WHAT TO WORK ON >>
Render every line of the material below as a Markdown table with the columns "Entry" and "Text", numbering the rows in order and omitting blank lines. Leave the pictures out of the table.

┌──

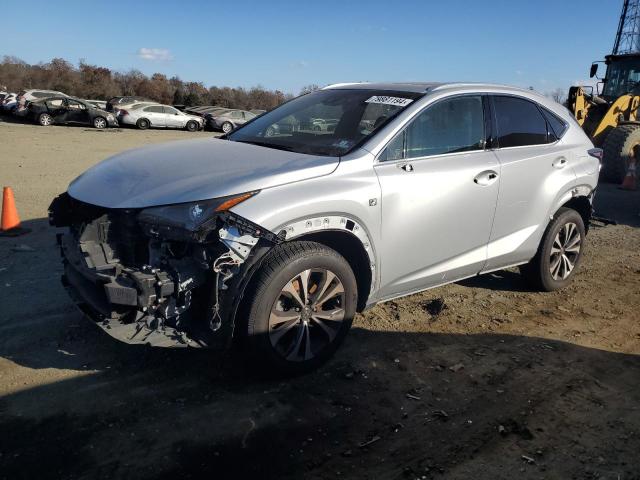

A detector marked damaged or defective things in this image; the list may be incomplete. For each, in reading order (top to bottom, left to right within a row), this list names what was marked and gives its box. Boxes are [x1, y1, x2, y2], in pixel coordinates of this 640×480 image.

damaged front end [48, 192, 278, 348]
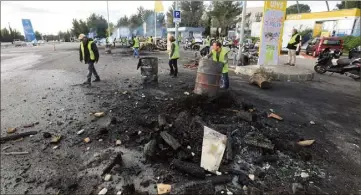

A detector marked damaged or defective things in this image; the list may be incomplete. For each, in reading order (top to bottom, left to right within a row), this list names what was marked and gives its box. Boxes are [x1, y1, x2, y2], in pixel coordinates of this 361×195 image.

damaged pavement [0, 43, 360, 194]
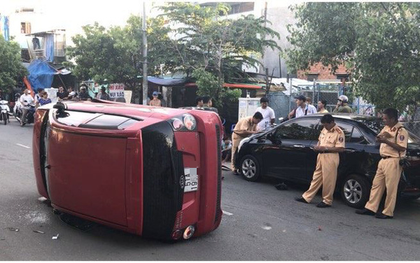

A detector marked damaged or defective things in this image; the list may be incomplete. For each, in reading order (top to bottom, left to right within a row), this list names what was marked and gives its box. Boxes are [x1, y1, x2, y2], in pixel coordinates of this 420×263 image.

overturned red car [32, 100, 223, 241]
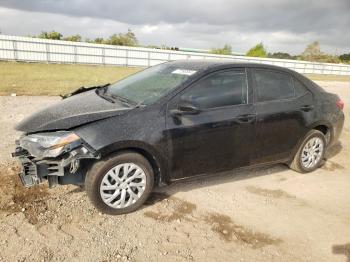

└──

WRITTEN REPLY >>
| Entry | Text |
|---|---|
| 1 | A detector marked damaged or defective things in this image; the list may be incomplete. For each, in reading order (top to bottom, left to right within a row), this list names what was marked and gives its box. Boxes are [x1, y1, x2, y2], in pixel coordinates of this 640×480 image. |
| 2 | damaged front end [48, 192, 278, 348] |
| 3 | A detector marked damaged or defective things in this image; the list may be incomplete. For each, in reading order (top to bottom, left to right within a row), this list names what was marked and gives its box. Boxes are [x1, y1, x2, y2], in pixel coordinates of this 361×195 image. |
| 4 | damaged pavement [0, 43, 360, 194] |
| 5 | A detector marked damaged or defective things in this image; the list may be incomplete. For each, in reading order (top to bottom, left to right within a row), this list names what was marked and gives its box. Boxes are [x1, y1, x2, y2], in pixel coordinates of this 420×263 image. |
| 6 | overturned red car [32, 100, 223, 241] |